What does the outlook look like?

History tells us that the perceived value of property is a significant driver of consumer confidence and the mortgage rate is closely aligned to the yield on Government bonds. furthermore, the yield depends on expected movements in the exchange rate, the Government’s budget position, political risk and expected inflation.

As we have now lost our AAA rating, the yield on bonds could rise, but a weaker sterling could offset this. However, if a further weakening is expected, then overseas purchasers will wait and the Government will have to raise the interest rate or cut the price in order to obtain finance. Either way the cost of financing our £1.56 trillion national debt will rise. It costs 43Bn a year at present. 

Over the next three years it has been forecasted that;

  1. interest rates could be higher than expected
  2. House prices could stagnate or fall
  3. Inflation will be higher than expected (real incomes would therefore fall)
  4. Consumer spending could drop from 4% year on year to 1-2%.
  5. Real growth could fall from 2.5% per annum to under 1%.
  6. Unemployment could begin to rise in a year
  7. Net migration could drop to around 140,000.
  8. Government income falls below plan and either borrowing goes up (currently £68Bn a year) or the rate of growth Government spending has to fall.

What we also know is that there will be a new PM in the autumn. They will write the letter to leave the EU or conceivably he or she might wait to see the results of elections in Germany, France, Czech Republic, and Hungary.

For the time being existing trading agreements will remain in place which will give the UK time to build a team   of negotiators (it will cost a fortune as we will likely have to poach them from Brussels!) Roger states;

"The EU is one of the least protectionist regions and that is where we should place all our efforts. However, a free trade deal will require free movement of people."

Nobody has made any numerical forecasts because it is too early to have a view however many can be confident that we should expect much lower growth than forecast at the beginning of the year. We are unlikely to have a clear view until we know who our leader is.
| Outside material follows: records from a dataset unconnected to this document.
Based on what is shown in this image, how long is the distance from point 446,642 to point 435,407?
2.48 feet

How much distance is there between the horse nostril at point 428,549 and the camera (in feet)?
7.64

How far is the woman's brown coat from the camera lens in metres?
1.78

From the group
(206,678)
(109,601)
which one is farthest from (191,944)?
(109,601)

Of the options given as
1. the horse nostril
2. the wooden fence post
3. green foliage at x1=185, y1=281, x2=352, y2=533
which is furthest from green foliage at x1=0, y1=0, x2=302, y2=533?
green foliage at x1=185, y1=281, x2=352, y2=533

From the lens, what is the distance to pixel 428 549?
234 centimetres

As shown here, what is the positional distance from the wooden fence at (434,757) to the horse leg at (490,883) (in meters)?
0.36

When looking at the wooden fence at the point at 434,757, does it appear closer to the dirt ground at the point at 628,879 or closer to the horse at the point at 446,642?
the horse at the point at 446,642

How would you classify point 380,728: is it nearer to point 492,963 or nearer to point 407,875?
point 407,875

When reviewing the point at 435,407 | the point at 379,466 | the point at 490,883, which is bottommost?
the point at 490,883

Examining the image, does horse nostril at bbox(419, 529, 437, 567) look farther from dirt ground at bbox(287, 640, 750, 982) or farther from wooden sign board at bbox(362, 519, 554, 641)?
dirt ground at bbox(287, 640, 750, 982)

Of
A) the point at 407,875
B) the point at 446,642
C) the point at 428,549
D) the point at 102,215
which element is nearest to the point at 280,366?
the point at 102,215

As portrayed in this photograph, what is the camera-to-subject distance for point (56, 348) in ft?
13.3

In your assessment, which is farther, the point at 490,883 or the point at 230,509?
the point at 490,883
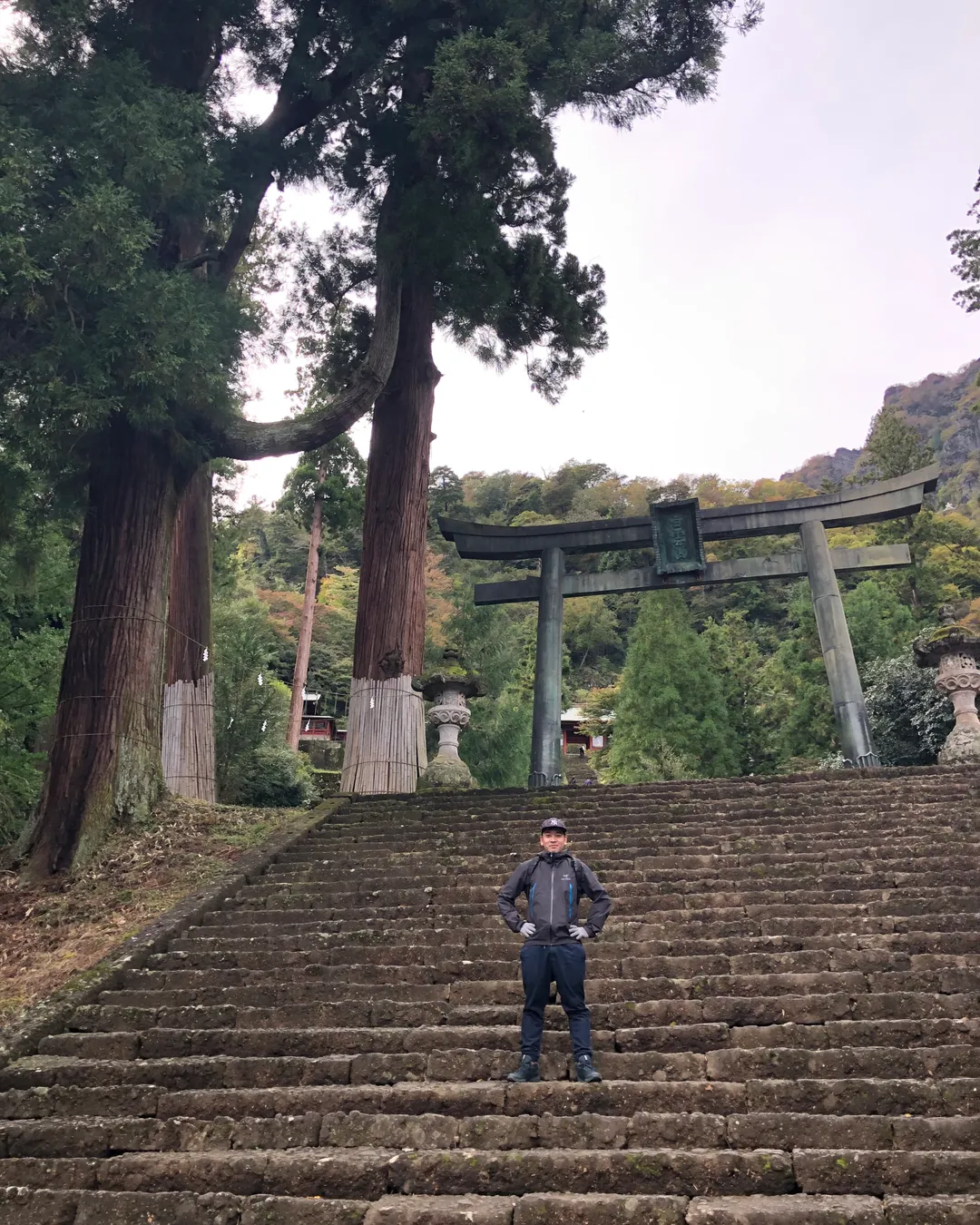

From a regional perspective, we know that Sunderland were overwhelmingly in favour of leaving. Nissan employs 9000 people and what will happen to the £100m investment proposed for the Nuke car? Nissan will face a 10% tariff on sales to the EU once we leave so the government better have a plan in place to protect one of our main employers.  Furthermore, we wait to see the short term impact Brexit could have on the state aid coming into the region to support many of our growing businesses.

In Rogers article in is final paragraph he states;

"I suspect there are many who voted leave, with no expectation that it would actually happen, they just wanted to give the toffs a bloody nose. Regrettably it will be the working poor who will get the bloody nose over the next few years."

So we are where we are and the time now isn't to bury heads in the sand. The 2009 Recession taught us that the most successful businesses have a plan in place to mitigate the risks and capitalise on any opportunities that will arise over the coming months and years. 

Keep an open mind but make sure you understand how this significant event could impact your team, your customers, your suppliers and your personal circumstances.